Komentarze: 11
kilka mniej lub bardziej niezawodnych sposobów unikania kaca, lub jego leczenia:
- nie pić <muszę to zamieścić, bo zapewne jakiś wspaniały komentarz w tym stylu się pokaże>
- odpowiednio przygotować organizm do przyjęcia dużej dawki trucizny, czyli zjeść coś zajebiście tłustego i ciężkiego w 4 gdz. przed rozpoczęciem picia.
- zrobić co najmniej 30 min. przerwę w piciu, kiedy zaczyna już kręcić się w głowie <czyli mniej więcej po 5 piwie>
- ograniczyć palenie podczas zaprawiania
- nie mieszać alkoholi, tzn. raczej ograniczać się do jednego rodzaju. Jeśłi zaś koniecznie trzeba mieszać, nigdy nie pić wina przed piwem lub też zaczynać od czystej. Zresztą Wiskacz z piwem się najlepiej miesza.

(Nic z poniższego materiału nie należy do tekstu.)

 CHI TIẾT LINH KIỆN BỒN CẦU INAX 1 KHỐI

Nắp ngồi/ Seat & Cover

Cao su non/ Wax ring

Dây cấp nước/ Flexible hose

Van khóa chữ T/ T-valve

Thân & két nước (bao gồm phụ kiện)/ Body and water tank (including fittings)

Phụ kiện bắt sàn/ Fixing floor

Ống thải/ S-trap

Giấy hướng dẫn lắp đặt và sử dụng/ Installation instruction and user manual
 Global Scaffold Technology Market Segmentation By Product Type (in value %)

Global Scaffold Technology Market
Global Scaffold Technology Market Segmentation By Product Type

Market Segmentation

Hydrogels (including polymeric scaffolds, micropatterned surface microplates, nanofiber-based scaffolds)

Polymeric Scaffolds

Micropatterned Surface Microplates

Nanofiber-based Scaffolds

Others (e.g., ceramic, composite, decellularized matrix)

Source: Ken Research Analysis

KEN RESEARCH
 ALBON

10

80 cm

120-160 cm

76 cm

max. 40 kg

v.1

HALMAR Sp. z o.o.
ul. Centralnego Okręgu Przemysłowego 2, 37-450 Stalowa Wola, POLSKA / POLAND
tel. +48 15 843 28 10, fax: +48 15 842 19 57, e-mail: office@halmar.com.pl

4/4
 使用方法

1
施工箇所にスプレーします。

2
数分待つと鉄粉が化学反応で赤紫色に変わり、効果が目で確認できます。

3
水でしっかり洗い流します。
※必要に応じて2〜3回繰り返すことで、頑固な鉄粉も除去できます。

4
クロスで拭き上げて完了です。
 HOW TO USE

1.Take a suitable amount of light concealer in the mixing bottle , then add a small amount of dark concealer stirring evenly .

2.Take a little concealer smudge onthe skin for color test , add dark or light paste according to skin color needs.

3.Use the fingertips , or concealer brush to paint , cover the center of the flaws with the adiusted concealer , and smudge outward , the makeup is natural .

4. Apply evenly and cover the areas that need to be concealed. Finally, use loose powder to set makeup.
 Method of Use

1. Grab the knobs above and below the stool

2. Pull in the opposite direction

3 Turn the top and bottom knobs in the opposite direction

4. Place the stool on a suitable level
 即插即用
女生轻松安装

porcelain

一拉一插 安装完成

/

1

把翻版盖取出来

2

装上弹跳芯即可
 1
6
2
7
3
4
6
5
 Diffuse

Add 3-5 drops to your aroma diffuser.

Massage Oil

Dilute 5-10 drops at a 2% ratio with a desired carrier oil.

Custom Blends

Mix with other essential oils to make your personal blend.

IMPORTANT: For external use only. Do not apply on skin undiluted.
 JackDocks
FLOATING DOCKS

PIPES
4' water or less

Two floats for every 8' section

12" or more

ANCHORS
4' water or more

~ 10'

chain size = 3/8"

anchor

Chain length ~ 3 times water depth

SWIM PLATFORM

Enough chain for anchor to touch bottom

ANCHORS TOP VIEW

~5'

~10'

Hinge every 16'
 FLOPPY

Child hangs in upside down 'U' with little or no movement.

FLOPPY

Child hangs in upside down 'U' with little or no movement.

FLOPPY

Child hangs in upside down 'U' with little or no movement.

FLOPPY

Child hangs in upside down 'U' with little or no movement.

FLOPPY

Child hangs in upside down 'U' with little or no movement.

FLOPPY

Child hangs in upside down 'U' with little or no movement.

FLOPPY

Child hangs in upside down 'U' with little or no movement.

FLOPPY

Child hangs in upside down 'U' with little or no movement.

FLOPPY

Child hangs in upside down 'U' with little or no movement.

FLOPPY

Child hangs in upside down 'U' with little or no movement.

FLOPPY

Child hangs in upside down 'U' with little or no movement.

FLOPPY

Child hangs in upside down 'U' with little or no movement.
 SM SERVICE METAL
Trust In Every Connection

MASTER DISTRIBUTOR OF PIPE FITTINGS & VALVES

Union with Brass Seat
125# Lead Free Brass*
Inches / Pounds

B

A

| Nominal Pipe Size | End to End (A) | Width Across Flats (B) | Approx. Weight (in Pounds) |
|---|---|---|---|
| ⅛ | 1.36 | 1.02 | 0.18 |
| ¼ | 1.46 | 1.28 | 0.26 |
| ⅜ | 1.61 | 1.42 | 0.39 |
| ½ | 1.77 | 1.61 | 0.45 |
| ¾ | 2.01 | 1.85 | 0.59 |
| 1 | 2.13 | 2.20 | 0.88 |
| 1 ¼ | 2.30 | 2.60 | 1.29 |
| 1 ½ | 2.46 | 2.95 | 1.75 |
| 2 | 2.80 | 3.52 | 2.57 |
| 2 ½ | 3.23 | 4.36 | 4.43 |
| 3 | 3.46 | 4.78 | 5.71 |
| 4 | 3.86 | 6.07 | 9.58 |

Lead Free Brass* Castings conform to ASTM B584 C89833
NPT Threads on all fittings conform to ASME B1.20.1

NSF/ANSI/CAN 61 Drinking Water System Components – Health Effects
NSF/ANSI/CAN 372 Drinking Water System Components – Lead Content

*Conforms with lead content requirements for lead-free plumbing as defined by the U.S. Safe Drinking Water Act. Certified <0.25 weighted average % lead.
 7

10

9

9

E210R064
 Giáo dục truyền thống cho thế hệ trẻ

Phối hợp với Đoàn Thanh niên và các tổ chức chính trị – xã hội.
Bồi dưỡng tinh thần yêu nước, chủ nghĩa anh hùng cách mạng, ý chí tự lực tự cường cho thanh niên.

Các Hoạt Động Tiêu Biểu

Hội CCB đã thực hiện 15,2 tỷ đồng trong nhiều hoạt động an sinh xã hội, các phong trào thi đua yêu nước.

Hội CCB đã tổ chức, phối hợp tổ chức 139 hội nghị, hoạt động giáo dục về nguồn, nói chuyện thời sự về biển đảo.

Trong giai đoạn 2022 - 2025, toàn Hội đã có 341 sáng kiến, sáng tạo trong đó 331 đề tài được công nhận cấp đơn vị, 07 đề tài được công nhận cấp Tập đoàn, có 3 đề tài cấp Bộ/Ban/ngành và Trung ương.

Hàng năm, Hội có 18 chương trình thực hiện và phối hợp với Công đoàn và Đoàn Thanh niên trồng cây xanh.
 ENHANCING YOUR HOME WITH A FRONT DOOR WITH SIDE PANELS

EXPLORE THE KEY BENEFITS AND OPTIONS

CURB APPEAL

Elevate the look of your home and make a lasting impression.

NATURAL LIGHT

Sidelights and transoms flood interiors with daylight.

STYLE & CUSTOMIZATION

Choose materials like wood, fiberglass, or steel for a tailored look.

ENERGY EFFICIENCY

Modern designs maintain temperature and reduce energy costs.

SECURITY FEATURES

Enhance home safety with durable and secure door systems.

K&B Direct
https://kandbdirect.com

- raczej nie pić do utraty świadomości : ->
- przed zaśnięciem wypić odpowiednią ilość wody, tj. tyle ile wejdzie (proponuję tyż udać się do łazienki żeby zaoszczędzić sobie niemiłego nocnego przebudzenia) i zainstalować duuuużą butelkę wody obok łóżka
[znam ludzi, którzy twierdzą, że najlepszą metodą na kaca jest zbełtanie się, ale nie rozumiem jaki sens miałoby wtedy wtłaczanie dużych dawek, niebyt tanich trunków]
- przespać kaca
- wypicie dużej ilości wody po obudzeniu się
- zjedzenie banana, który wyśmienicie przygotowuje organizm <struty> do przyjęcia innych pokarmów
- nie pić herbaty z cytryną, kawy, Coli <bleeerk>
[w filmie "filantropi i filomaci" czy jak to tam się zwało, była "cisza i kefir", ale ja mleka nie polecam, z tym że pić mleka ogólnie nie lubię]
- ew. jeśli kac przebił powyższe Zosijne metody, zrobić zupę i zjeść ją
Powyższe zalecenia, są spisanymi obserwacjami ze swoich własnych przeżyć. Niekoniecznie muszą się one sprawdzać w wypadku innych ludzi... mam nadzieję, że kiedyś dojdę do perfekcji w leczeniu kaca :))))
Ach jeszcze jedno. Wódkę pijam bardzo rzadko, ale nie radzę próbować pić wodę po wódce, nic nie daje, a raczej pogarsza sytuację <chyba że ktoś lubi wymiotować>. Wódkowego kaca radzę po prostu przeczekać w łóżeńciu....
Wszelkie nowe sposoby mile widziane!!!!!